6.      I’m going to state the obvious, but sometimes the obvious needs to be stated – make sure that you have a pristine copy of your website on your LOCAL computer/server.  Keep it safe and secure.  Refresh it after you make changes to the web, but do NOT use it as your main ‘publication’ folder.  Yes, this means having two copies of your site – one that is a working copy that you edit/publish from.  The other is a ‘pristine’ copy.  After you’ve published changes, when everything is working well, refresh the ‘pristine’ copy from the working copy.  Having this ‘pristine’ copy will save you from accidentally overwriting ‘clean’ pages with ones infected with malware.  If it happens (and there are a myriad of ways that it could happen which I won’t try to go into here), you have only to recover the affected pages from the ‘pristine’ copy.
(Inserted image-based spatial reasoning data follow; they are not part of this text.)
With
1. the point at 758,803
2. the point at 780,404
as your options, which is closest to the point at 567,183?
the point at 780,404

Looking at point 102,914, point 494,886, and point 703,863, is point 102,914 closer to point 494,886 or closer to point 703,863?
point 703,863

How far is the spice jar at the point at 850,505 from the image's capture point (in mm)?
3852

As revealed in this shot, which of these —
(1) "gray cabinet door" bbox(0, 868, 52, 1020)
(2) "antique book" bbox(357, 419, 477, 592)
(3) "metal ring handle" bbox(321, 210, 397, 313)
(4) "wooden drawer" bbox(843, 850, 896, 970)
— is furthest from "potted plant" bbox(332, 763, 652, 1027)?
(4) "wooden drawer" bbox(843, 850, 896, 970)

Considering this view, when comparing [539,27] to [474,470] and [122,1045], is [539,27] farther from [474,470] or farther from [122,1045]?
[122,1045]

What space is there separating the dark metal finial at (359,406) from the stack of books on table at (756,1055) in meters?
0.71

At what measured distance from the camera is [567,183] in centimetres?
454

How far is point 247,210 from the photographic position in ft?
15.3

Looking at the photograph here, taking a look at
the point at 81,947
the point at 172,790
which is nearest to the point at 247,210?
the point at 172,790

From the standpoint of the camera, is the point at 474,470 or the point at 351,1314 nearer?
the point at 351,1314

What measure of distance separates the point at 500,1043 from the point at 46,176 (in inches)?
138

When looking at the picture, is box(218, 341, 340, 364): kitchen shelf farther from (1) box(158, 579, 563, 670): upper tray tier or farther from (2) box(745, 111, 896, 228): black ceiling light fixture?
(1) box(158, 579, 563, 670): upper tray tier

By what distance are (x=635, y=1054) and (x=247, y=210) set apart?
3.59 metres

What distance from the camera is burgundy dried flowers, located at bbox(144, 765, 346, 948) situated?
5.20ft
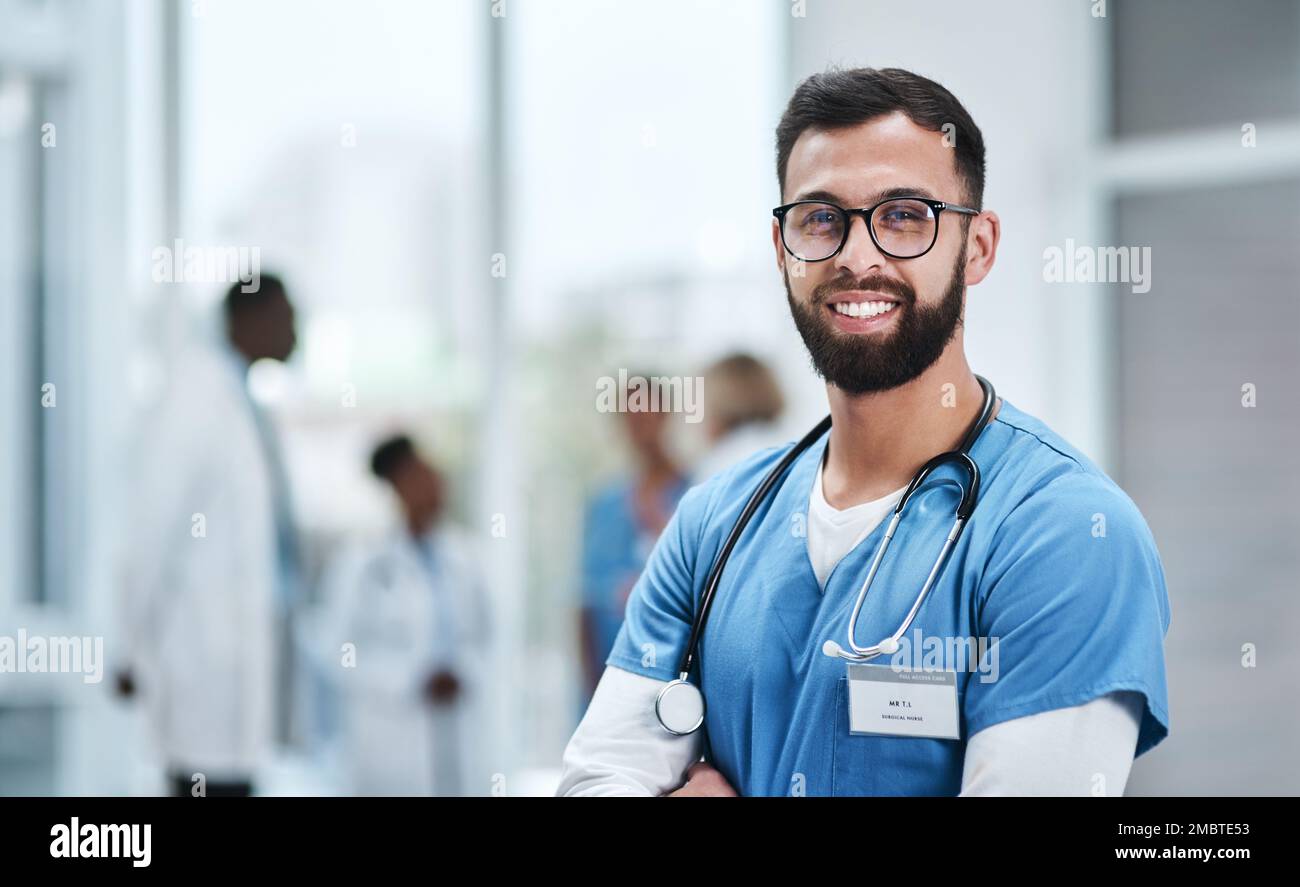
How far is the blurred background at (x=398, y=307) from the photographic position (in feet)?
6.73

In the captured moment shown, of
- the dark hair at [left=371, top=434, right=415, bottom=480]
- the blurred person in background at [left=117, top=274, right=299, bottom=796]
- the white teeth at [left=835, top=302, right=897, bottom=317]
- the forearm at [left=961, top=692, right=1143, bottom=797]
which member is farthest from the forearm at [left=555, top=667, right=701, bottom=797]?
the dark hair at [left=371, top=434, right=415, bottom=480]

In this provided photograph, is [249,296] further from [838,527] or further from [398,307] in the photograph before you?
[838,527]

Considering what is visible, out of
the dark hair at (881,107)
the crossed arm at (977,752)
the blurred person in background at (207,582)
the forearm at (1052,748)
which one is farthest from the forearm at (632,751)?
the blurred person in background at (207,582)

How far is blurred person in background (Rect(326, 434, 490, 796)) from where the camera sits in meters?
2.28

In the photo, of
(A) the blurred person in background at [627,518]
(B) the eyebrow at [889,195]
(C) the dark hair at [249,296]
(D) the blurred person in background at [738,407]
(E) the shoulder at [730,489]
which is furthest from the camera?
(A) the blurred person in background at [627,518]

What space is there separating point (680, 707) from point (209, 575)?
1187mm

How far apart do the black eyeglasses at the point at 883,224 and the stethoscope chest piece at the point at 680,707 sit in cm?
40

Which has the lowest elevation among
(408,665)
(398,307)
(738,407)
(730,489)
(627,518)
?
(408,665)

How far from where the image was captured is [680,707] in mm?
951

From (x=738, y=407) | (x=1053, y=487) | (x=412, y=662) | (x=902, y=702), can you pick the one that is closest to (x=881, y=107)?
(x=1053, y=487)

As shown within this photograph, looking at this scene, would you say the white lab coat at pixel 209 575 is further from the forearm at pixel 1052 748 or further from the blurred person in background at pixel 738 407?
the forearm at pixel 1052 748

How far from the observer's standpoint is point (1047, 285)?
1.30 m
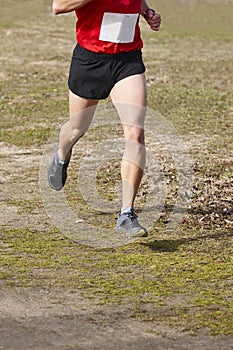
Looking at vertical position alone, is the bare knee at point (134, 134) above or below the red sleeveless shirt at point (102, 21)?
below

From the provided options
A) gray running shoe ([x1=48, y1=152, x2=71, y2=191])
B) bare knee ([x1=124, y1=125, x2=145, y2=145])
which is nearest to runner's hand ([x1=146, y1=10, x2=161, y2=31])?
bare knee ([x1=124, y1=125, x2=145, y2=145])

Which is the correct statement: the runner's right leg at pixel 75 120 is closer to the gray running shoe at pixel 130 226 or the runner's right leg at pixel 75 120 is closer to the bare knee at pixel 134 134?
the bare knee at pixel 134 134

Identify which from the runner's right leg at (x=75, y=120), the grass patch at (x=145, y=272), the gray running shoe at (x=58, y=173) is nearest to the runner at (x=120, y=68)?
the runner's right leg at (x=75, y=120)

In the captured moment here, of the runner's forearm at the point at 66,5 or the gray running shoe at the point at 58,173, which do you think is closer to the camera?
the runner's forearm at the point at 66,5

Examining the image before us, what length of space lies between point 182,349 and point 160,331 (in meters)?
0.30

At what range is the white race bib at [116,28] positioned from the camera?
22.6 feet

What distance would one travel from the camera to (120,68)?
276 inches

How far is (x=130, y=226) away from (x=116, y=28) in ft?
4.67

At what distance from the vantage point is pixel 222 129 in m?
11.1

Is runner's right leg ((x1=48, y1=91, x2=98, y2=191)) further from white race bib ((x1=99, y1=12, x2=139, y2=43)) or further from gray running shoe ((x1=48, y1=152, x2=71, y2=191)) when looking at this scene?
white race bib ((x1=99, y1=12, x2=139, y2=43))

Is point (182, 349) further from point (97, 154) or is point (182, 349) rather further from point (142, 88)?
point (97, 154)

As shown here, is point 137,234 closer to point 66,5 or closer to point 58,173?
point 58,173

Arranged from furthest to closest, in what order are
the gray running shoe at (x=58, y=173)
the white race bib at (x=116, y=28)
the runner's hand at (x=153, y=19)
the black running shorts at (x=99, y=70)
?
1. the gray running shoe at (x=58, y=173)
2. the runner's hand at (x=153, y=19)
3. the black running shorts at (x=99, y=70)
4. the white race bib at (x=116, y=28)

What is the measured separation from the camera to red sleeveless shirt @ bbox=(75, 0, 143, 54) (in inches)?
272
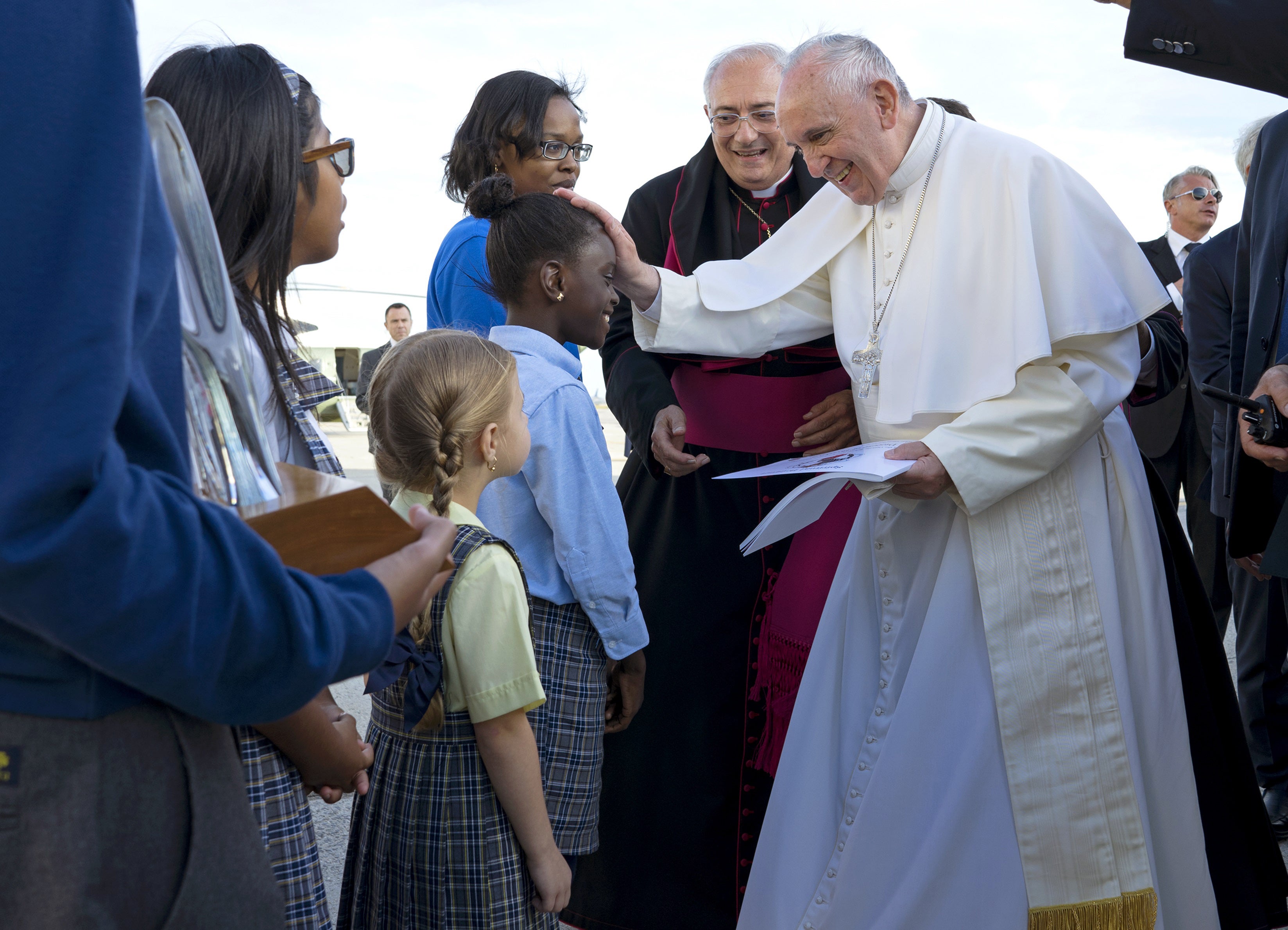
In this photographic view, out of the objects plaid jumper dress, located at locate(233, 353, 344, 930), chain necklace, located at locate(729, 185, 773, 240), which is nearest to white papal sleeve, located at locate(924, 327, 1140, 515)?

If you implement all these things, does it mean that your site is ‘bulletproof’?  Nope.  Not a chance.  The hackers are working hard to breach the web wherever they can.  They find new ways every day.  Don’t get wound too tightly on the issue, but use common sense, to try to thwart the ‘bad guys’.  Remember, they’re likely to head to the easier sites to hack – they’re probably not going to invest extra effort trying to get around the roadblocks you’ve put up.  They’re going to go to a site that didn’t take the precautions that you took.  What’s the old adage – the thief is going to steal the car with the keys in it before they try to hot-wire a car.  Don’t leave the ‘keys’ in your website!

Finally, one of the first questions that I asked was ‘Why on earth would they care about SLC Consulting’?  It’s precisely BECAUSE it isn’t a ‘mainstream’ site that they chose it.  From my innocuous site (and the other one that I had to remediate this week fits that same description), the hackers could ‘jump off’ and go far and wide doing ‘bad’.  Then, those ‘bad things’ could, potentially, be traced back to the original site that was hacked.  It really is far easier to ‘take the keys’ and ‘lock the doors’ on the site beforehand.  While It is not a guarantee, it is hopefully, a deterrent.